本文通过对测序过程的重新研究,揭示了现有基于光栅扫描的质量分数压缩策略的两个主要缺点。首先,光栅扫描顺序是一种 "深度优先 "的读取遍历策略。然而,正如文献[7]所指出的,质量得分沿着单个读数呈下降趋势。这使得马尔可夫模型的片断静止假设站不住脚。其次,考虑到测序过程是由 多光谱成像 ,但 FASTQ 文件只是将质量得分存储到一维信号的堆栈中。基于光栅扫描的技术对每个读数进行独立压缩,无法探索空间相邻读数(而非 FASTQ 文件中的相邻读数)之间潜在的二维相关性。
To overcome the above two drawbacks, we propose a novel quality score compression technique based on adaptive coding order(ACO). The main objective of is to traverse the quality score along the most relative directions, which can be regarded as a reorganization of the stack of independent 1D quality score vectors into highly related 2D matrices. Another improvement of the proposed ACO technique over the existing techniques is the compound context modeling strategy. As we will explain the details in Section of Method, instead of the adjacent QS values, the ACO context models consists of two additional aspects: 1) the global average of every reads; 2) the variant of DNA bases. The compound context model not only benefits the probability estimation and arithmetic coding, more importantly, in the implementation, it prevents ACO from multiple random access of the input FASTQ file: the compressing process can be accomplished in only one-path, at the cost of some context dilution and side-information.
为了克服上述两个缺点,我们提出了一种基于自适应编码顺序(ACO)的新型质量分数压缩技术。 的主要目标是沿着最相关的方向遍历质量分数,这可以被视为将独立的一维质量分数向量堆重组为高度相关的二维矩阵。与现有技术相比,拟议 ACO 技术的另一项改进是复合上下文建模策略。我们将在 "方法 "部分详细说明,ACO 上下文模型由两个额外方面组成,而不是相邻的 QS 值:1) 每个读数的全局平均值;2) DNA 碱基的变异。
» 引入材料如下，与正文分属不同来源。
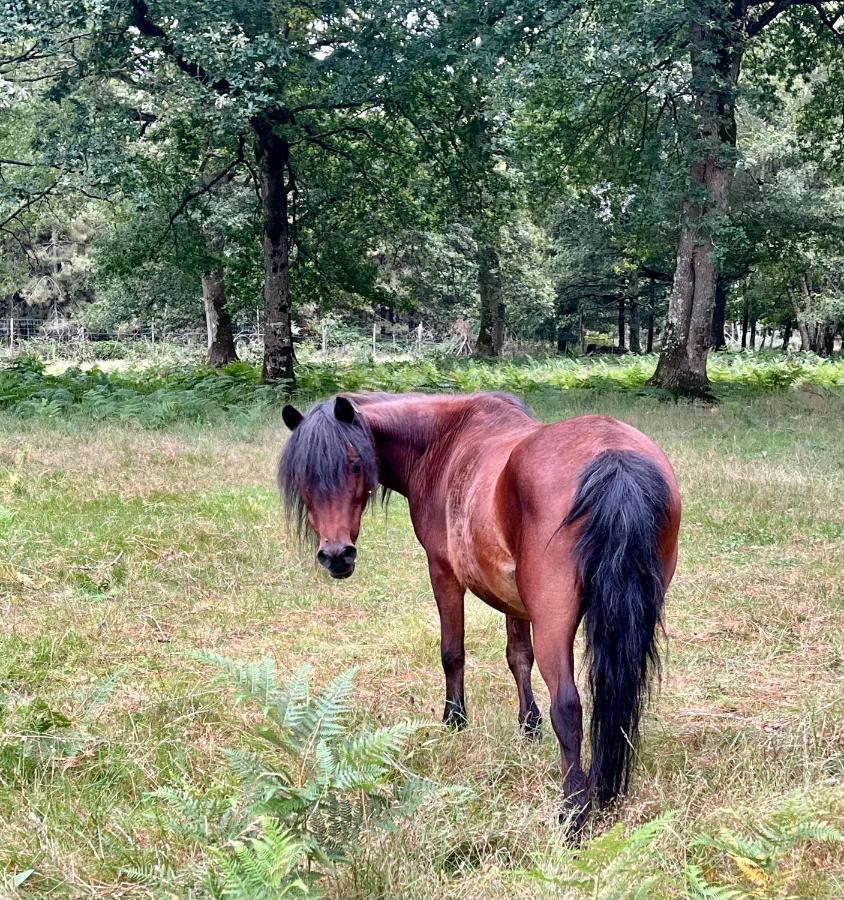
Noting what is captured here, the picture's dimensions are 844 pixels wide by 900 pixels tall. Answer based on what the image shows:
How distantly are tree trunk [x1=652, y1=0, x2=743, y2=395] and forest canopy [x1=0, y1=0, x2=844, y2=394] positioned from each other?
0.04 m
复合上下文模型不仅有利于概率估计和算术编码,更重要的是,在实现过程中,它避免了 ACO 对输入 FASTQ 文件的多次随机访问:压缩过程只需一条路径即可完成,但代价是一些上下文稀释和副信息。
Experimental results show that the proposed ACO technique achieves the state-of-the-arts performances for the lossless quality score compression, which achieves more than gains in the compression ratio over FQZcomp [5]. The only drawback of ACO is the memory cost, comparing with FQZcomp, ACO requires and additional memory to buffer the quality score matrixes and store the compound context models respectively, which should no longer been a big problem for the current PC.
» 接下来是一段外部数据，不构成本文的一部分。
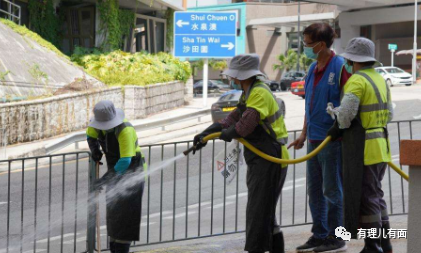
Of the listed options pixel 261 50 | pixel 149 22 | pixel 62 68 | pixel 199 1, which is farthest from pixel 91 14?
pixel 261 50

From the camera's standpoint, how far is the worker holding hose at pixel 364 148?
5809 mm

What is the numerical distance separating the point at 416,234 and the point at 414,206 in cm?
19

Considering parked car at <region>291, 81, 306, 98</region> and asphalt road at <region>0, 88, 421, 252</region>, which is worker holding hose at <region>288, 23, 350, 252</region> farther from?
parked car at <region>291, 81, 306, 98</region>

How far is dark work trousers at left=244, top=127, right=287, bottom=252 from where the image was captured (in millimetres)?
5961

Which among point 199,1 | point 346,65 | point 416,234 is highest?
point 199,1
实验结果表明,所提出的 ACO 技术在无损质量分数压缩方面达到了最先进的水平,与 FQZcomp 相比,其压缩率提高了 [5]。ACO 的唯一缺点是内存成本,与 FQZcomp 相比,ACO 需要分别增加 内存来缓冲 质量得分矩阵和存储复合上下文模型,这对于目前的 PC 机来说应该不再是一个大问题。

Declaration 声明

In this section, we will first analyze the data characteristics of the quality score, and illustrate that the coding sequence will have a certain impact on the quality score compression through specific examples, so as to promote us to compress the quality score along the direction with the strongest data correlation. Secondly, by analyzing the sequencing principle and the generation process of FASTQ file, we explore the extra relevance in the quality score data to build a novel composite context quantification model.
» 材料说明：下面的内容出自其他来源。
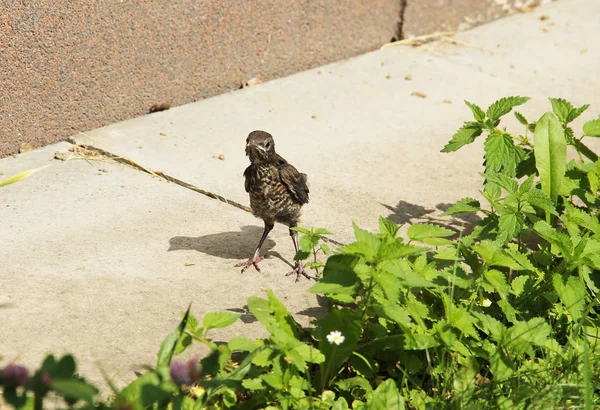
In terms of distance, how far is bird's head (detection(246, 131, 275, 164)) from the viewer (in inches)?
184

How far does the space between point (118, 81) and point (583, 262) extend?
3713 millimetres

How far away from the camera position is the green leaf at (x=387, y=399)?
10.7 feet

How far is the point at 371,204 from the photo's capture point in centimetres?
549

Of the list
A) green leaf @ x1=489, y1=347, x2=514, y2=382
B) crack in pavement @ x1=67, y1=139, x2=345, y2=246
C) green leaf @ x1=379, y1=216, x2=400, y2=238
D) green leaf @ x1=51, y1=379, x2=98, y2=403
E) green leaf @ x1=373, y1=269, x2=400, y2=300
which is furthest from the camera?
crack in pavement @ x1=67, y1=139, x2=345, y2=246

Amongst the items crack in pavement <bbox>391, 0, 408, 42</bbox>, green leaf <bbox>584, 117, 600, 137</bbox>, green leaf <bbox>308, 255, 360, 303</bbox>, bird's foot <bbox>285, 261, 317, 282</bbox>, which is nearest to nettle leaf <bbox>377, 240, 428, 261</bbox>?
green leaf <bbox>308, 255, 360, 303</bbox>

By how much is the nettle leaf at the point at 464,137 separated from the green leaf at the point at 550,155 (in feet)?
1.10

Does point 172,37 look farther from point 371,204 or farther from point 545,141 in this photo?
point 545,141

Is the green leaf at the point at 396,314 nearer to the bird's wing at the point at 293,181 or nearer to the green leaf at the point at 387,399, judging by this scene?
the green leaf at the point at 387,399

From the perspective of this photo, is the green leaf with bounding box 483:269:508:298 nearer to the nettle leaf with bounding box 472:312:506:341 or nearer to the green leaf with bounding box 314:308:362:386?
the nettle leaf with bounding box 472:312:506:341

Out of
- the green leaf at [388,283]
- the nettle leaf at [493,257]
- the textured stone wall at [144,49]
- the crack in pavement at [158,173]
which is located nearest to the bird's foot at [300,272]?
the crack in pavement at [158,173]

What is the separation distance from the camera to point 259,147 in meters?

本节首先分析质量得分的数据特征,通过具体实例说明编码序列会对质量得分压缩产生一定影响,从而推动我们沿着数据相关性最强的方向压缩质量得分。其次,通过分析 FASTQ 文件的测序原理和生成过程,挖掘质量得分数据中的额外相关性,从而建立一个新颖的复合上下文量化模型。
Impact of coding order
The quality score represent the estimation of the probability of the corresponding nucleotide error in the reads, and it is the evaluation of the reliability of the base character. This information is used for both the quality control of the original data and the downstream analysis. We give the distribution of the quality score of the four reads of ERR2438054 in Fig.1, it can be seen that due to the influence of noise, the quality score is a random and unstable signal, and there is a strong correlation between adjacent quality score. Therefore, we can use these characteristics of quality score to change the coding order to improve the compression ratio. Changing the order doesn't sound like changing the entropy value, because according to the information theory, the information quantity of the source is a function of probability, which is represented by the information entropy of the source. However, since the adaptive arithmetic encoder is used in coding, the encoder will update the symbol probability regularly, so changing the order can reduce the size of the bitstream. The discussion on the principle of arithmetic encoder is not the main content of this paper, so we just give a test experiment to show the influence of coding order on compression results. Firstly, we create two random signals and , and let . Then, randomly disturb the distribution of and record it as , sort the distribution of by size and record it as Z3. Finally, three groups of different signals are encoded by 0 -order arithmetic encoder, the result of the bitstream is . This is because the sorting process is equivalent to placing the data together with similar distribution and strong correlation. The coding after changing the order can better cooperate with the probability update mechanism of adaptive arithmetic encoder.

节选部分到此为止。